Do let us know you're ok if you can, lots of lurkers like me worried about you too.

beanaseireann · 26/07/2018 21:46

Cantspellbutimmagic
If you are in the UK illegally you can still be helped by the police and Women's Aid.
Or call into a Christian church. You will get help there too.

hubblebubbletoiltrouble · 27/07/2018 16:07

Thinking of you.

DoubleHelix79 · 27/07/2018 16:28

Im in London and will be happy to help you get to safety or assist with practicalities if you're nearby.

I've found that whenever I needed help there were a lot more caring and generous people out there then I expected and really hope you have the confidence to reach out.

DontSmackThePony · 27/07/2018 16:38

OP, if you're reading and want to get help, please contact a wonderful organisation called Savera UK.

They help people in situations like yours to get away from not just husbands, but families who collude in the abuse too. They specialise is helping women who may have additional issues such as immigration, cultural and language barriers that might prevent them from contacting the police or womens aid.

You can call them on 0800 1070726.

They are honestly brilliant

Best of luck

daughterofanarchy · 27/07/2018 18:55

OP, I did ask before but I apologise as been very hectic and havent been following the thread fully. Are you Asian? It’s possible You could seek help from a local mosque , temple or Gurdwara? They could contact police on your behalf? I hope I haven’t offended anyone reading this just a suggestion

bethy15 · 27/07/2018 21:34

OP, I hope you are on tonight. I hope that you are OK and safe.

I just wanted to say, if you look at the thread, Help me please - is he abusive and what do I do next? on here from today, you'll see the poster on there had an abusive man living with her. It all happened very quickly and he's now removed from the house and Women's Aid took action immediately.

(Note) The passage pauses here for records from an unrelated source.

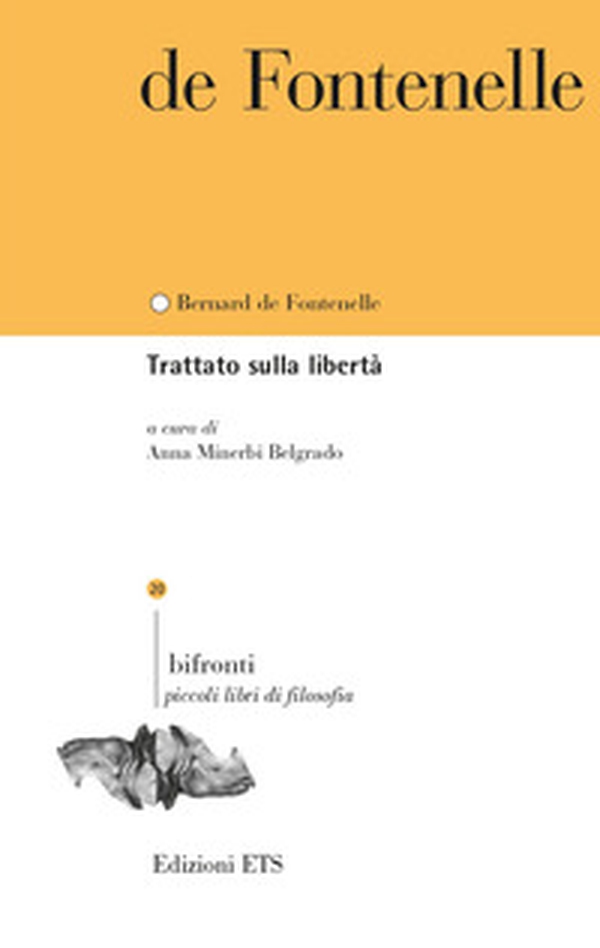 Trattato sulla libertà - Librerie.coop Trattato sulla libertà - Librerie.coop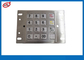ZT598-M55.01-H12-KLG NCR Klavye Pin Pad Klavye ATM Makinesi Parçaları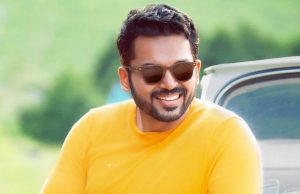 Karthi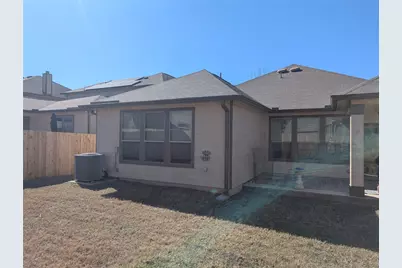 8829 Capitol View Drive, Austin, TX 78747 - Photo 33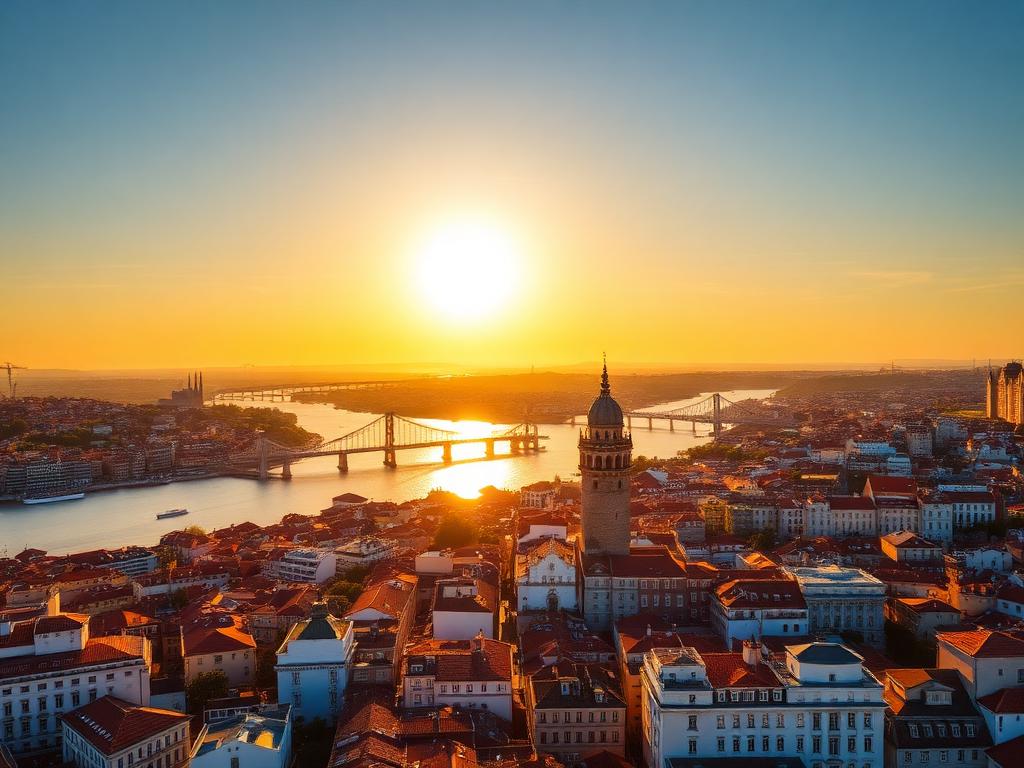 Sotheby's International Realty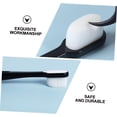 thumbnail image 4 of Cepillo de dientes suave YONGSHENG con cerdas micronano extra suaves, 4 of 5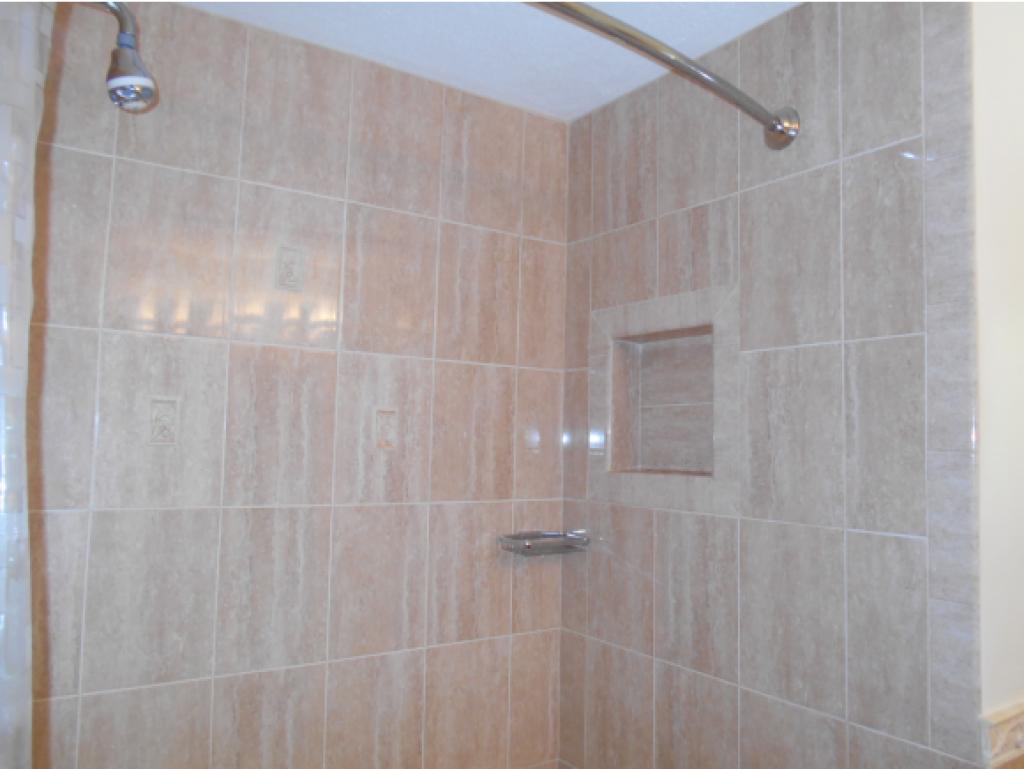 132 Warner Hill Road Derry, NH 03038 - Photo 11 of 29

I say this because I hope you read and see how close you are to help. A phone call away and they could help you. You and your children could be safe and away from this abuse.

Please, please, please contact help.

Mrstobe90 · 03/08/2018 00:38

How are you doing OP? I'm concerned that there have been no updates for a while.
I hope you're ok xx

Lisaloolops · 03/08/2018 10:25

Me too xxx please let us know how you are x

beanaseireann · 26/08/2018 15:10

Cantspellbuti'mmagic
How are you doing ?

Domino20 · 26/08/2018 15:34

I remember reading this when the OP first posted. Even knowing the story, rereading it today has taken my breath away. Such brutality, I really hope that the OP and her children have escaped this situation. Awful.